AMM形式で発生するSlippageという価格乖離を最大限抑える形で、複数のAMMに注文を分割して執行する仕組みになっています。
BSCX
BSCEXのネイティブトークンであるBSCXは現在の価格が$12前後です。Binance Smart ChainのBEP-20規格のトークンになります。
全体としては、Farmingの割合が多く、一部がIDOに振り分けられています。
- Total Supply: 9,983,396 BSCX
- Farming: 7,983,396 BSCX
- IDO: 2,000,000 BSCX
Bscex LaunchpoolXでFarmingされたBSCXの内80%が参加者に配布されますが、即獲得出来るのはそのうちの25%で、75%は1年間ロックされた後、ブロック生成毎に継続的に配布されていきます。残りの20%は開発者に配布されますが、これも25%が即配布、75%は1年間ロック後にブロック生成単位で継続配布されます。
その他、BSCXを送金する度に5%Burnする等の仕組みが考えられていますが、これはコミュニティ投票の結果次第になるそうです。
リスク評価
BSCEX自体はVerichains Labによるベトナム企業によるAudit(監査)が為されています。Verichains LabのHP上には著名なプロジェクトのロゴマークも見えますが、実態は不明です。

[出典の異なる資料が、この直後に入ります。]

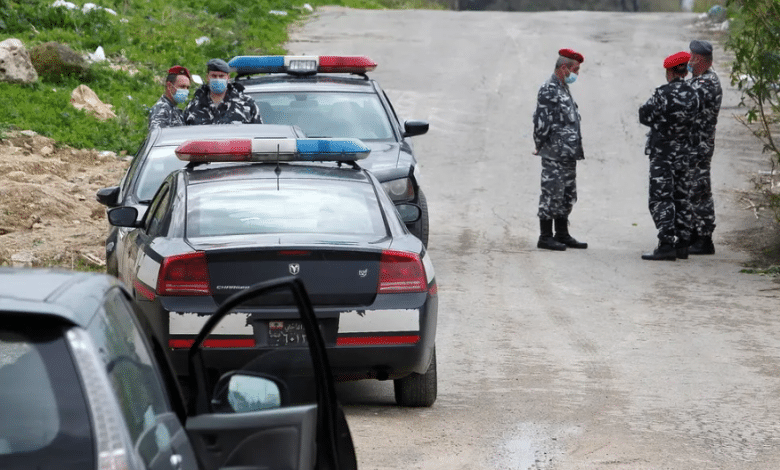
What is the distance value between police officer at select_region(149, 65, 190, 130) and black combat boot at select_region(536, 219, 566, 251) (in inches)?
146

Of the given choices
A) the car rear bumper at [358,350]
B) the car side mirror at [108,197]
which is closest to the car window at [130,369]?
the car rear bumper at [358,350]

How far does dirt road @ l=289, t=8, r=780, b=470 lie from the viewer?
7.05 metres

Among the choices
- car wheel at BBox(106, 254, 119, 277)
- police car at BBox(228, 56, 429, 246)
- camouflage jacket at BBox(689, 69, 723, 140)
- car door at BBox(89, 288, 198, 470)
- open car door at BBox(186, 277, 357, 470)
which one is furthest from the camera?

BSCEX自体のリスクに加え、SwapXでAggregationされるPancakeswapや他の取引所のリスクも抱える事になります。
所感
BSCEXがどうゆう位置づけになっていくのかはまだ分からない状態ですが、BSCのAMM Agregator(DEX Agregator)が比較的規模の小さい各DEXに対して分割して注文することで、Slippage(価格乖離)を防ぐというのは面白い仕組みです。
Ethereumであれば、ガス代に負けてしまう為、このような取り組みが難しいでしょうし、各DEXの規模が大きくなっていくと小規模の注文であれば価格乖離が起きにくくなります。こうなるとEthereum上のDEX Aggrigatorのように最適価格のDEXへ注文を繋いだり、ガストークンを活用するような仕組みで勝負していくことになります。
現在のBSCだからこそ出来るAMM AgregatorとしてのBSCEXの存在は興味深いもので、引き続きこういったアイディアが採用される場面は今後も見られそうです。